Analyst: Insight
Making changes to a portfolio can often be a long, difficult process for a manager taking over a fund.
Mr Pinggera admits these funds, as well as many others in other asset classes, are "not necessarily run of the mill plays". This is in part down to the duo's thematic approach, which focuses on global themes such as agricultural commodities, environmental technologies and healthcare. As a multi-manager fund this means holding positions in specialist funds such as the Impax Environmental Markets, DWS Global Agri Business and Fidelity Global Healthcare funds.
Mr Waddington says: "These are sectors which can perform irrespective of market direction: this quarter the environmental technologies is up about 5.5 per cent, healthcare is up about 2 per cent, and agricultural commodities up about 6.5 per cent."
The small cap sector is also of interest, he adds, as there are "plenty of opportunities" for some small companies to grow as global markets recover from the recession.

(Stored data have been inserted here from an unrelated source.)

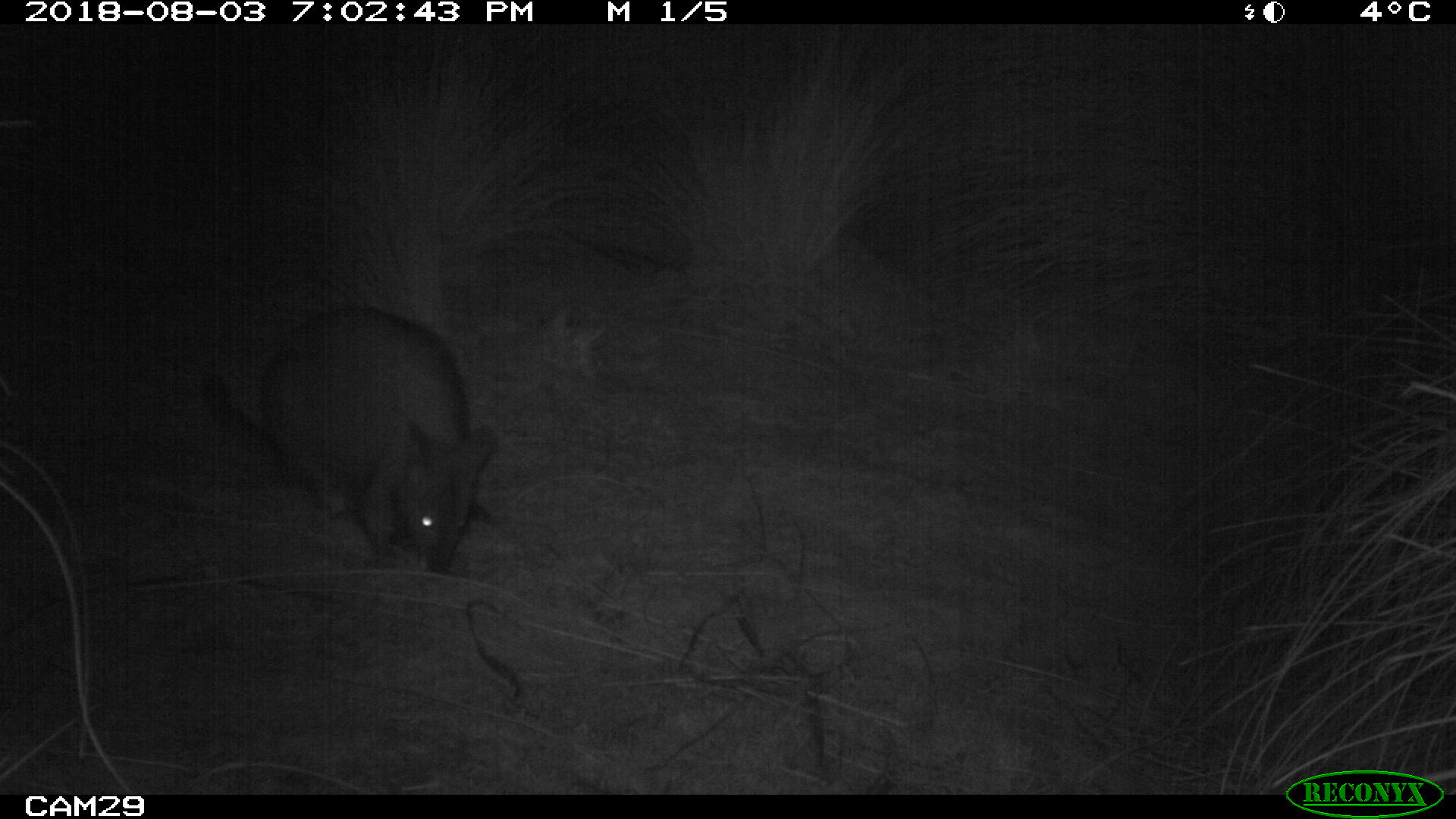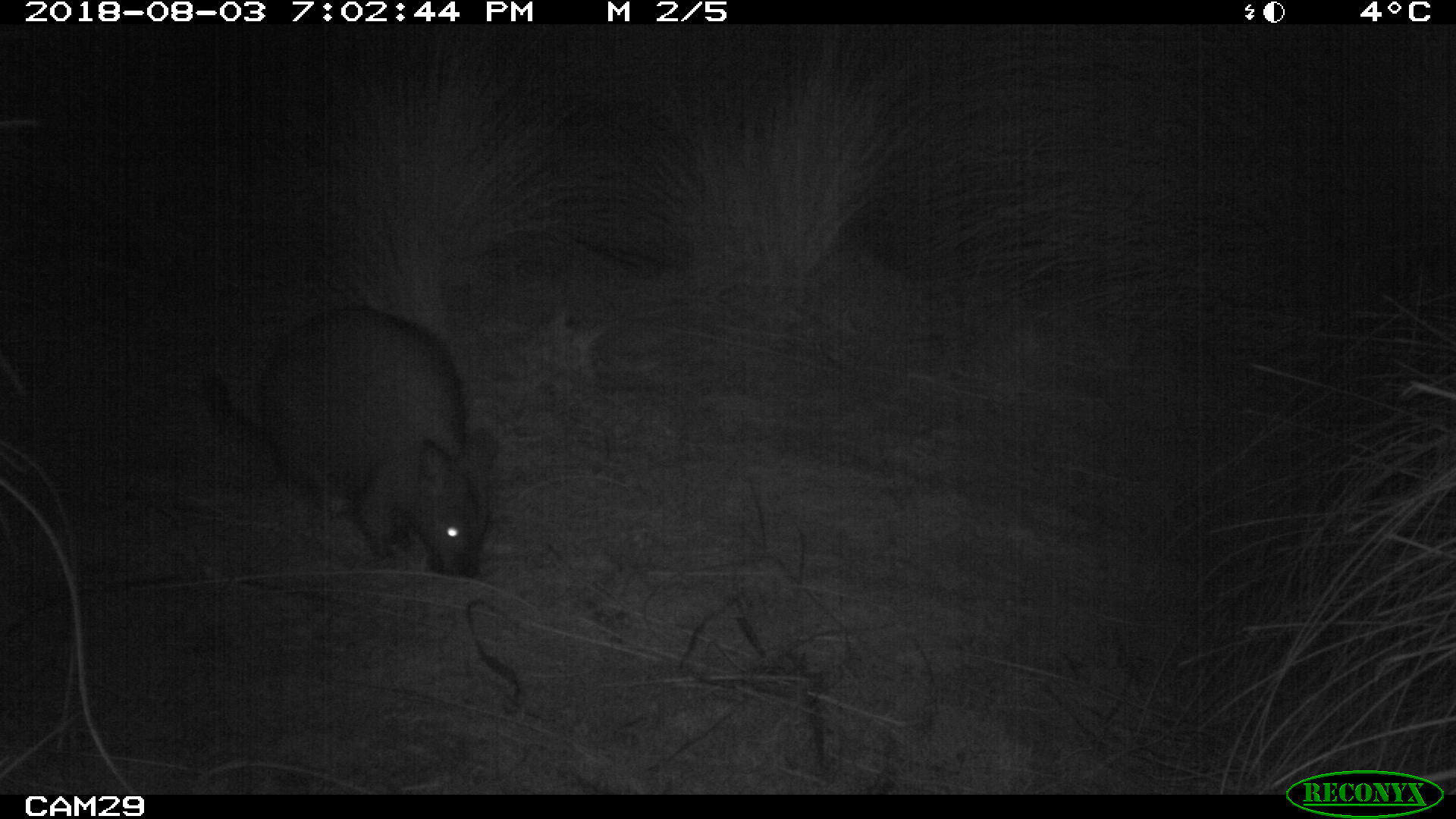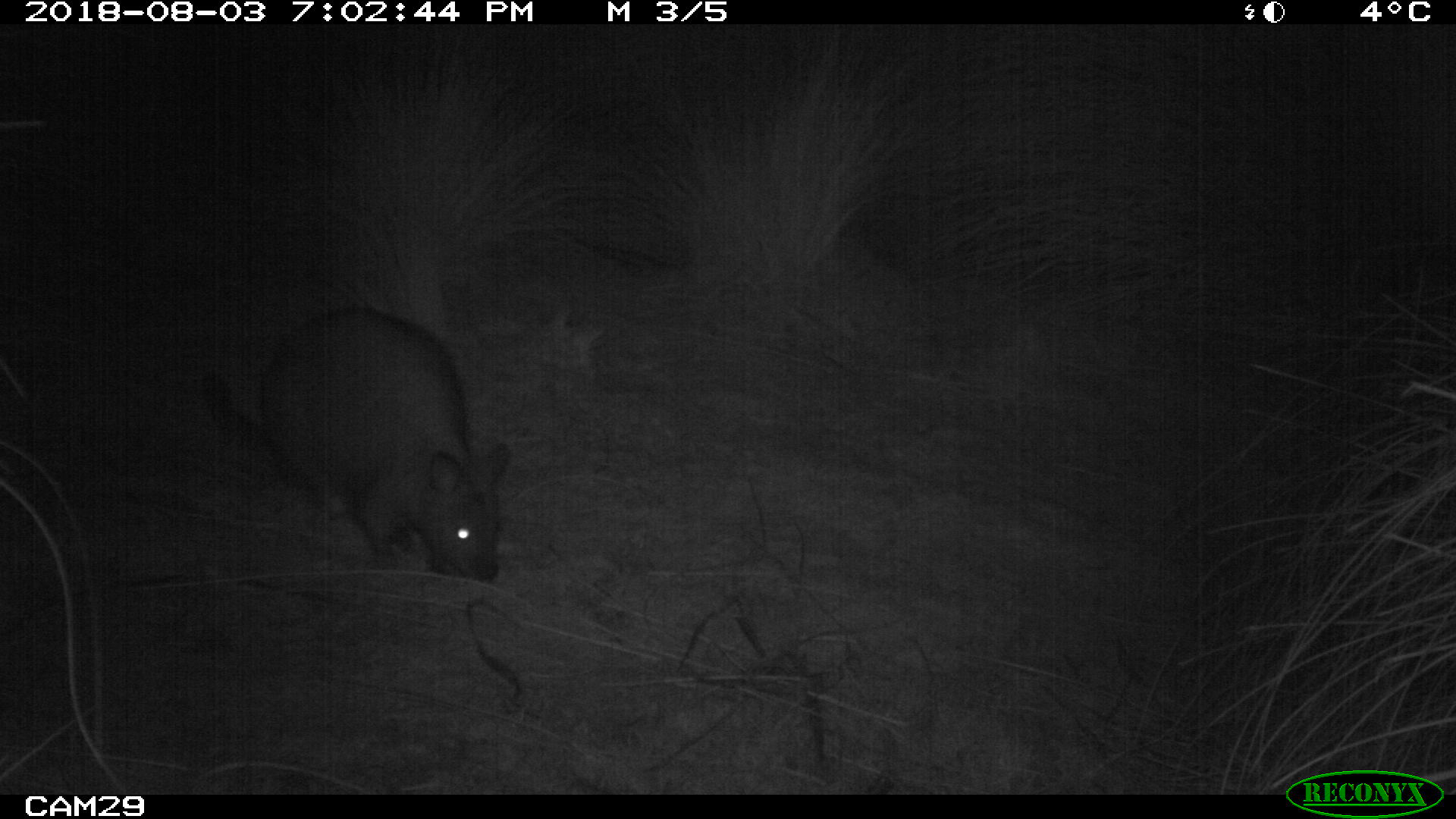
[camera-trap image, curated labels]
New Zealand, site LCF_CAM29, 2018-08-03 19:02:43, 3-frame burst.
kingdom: Animalia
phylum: Chordata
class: Mammalia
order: Diprotodontia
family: Macropodidae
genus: Notamacropus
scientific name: Notamacropus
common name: wallaby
Wallaby (Notamacropus).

Particularly of interest are those firms which can generate cash and access funding at a time when liquidity is still hard to come by.
"In that [illiquid] environment it’s very good to have an active strategy to capture the opportunity, and we have the Baring European Select fund to capture it," Mr Waddington says. "Markets have been off, but that fund is up 6 per cent quarter to date."
The fund's real estate exposure has more than doubled from 2.9 per cent at the end of April to 6.5 per cent at the end of May, largely down to a decision to buy back into the iShares EPRA/NAREIT UK Property exchange traded fund, rather than the less flexible unit trusts or Oeics. It is a position which was held from May until September last year, when it was sold off following a 20 per cent outperformance of the market, Mr Waddington says.
This month he bought back into the fund, selling FTSE 100 futures against it to remove market risk – a technique used across Insight’s multi-manager range to "isolate individual themes".
Annual performance figures indicate that the stormy period experienced both externally and internally at the beginning of last year, which saw the fund lose 32.9 per cent in the year to March 31 2009, is now well behind its two managers.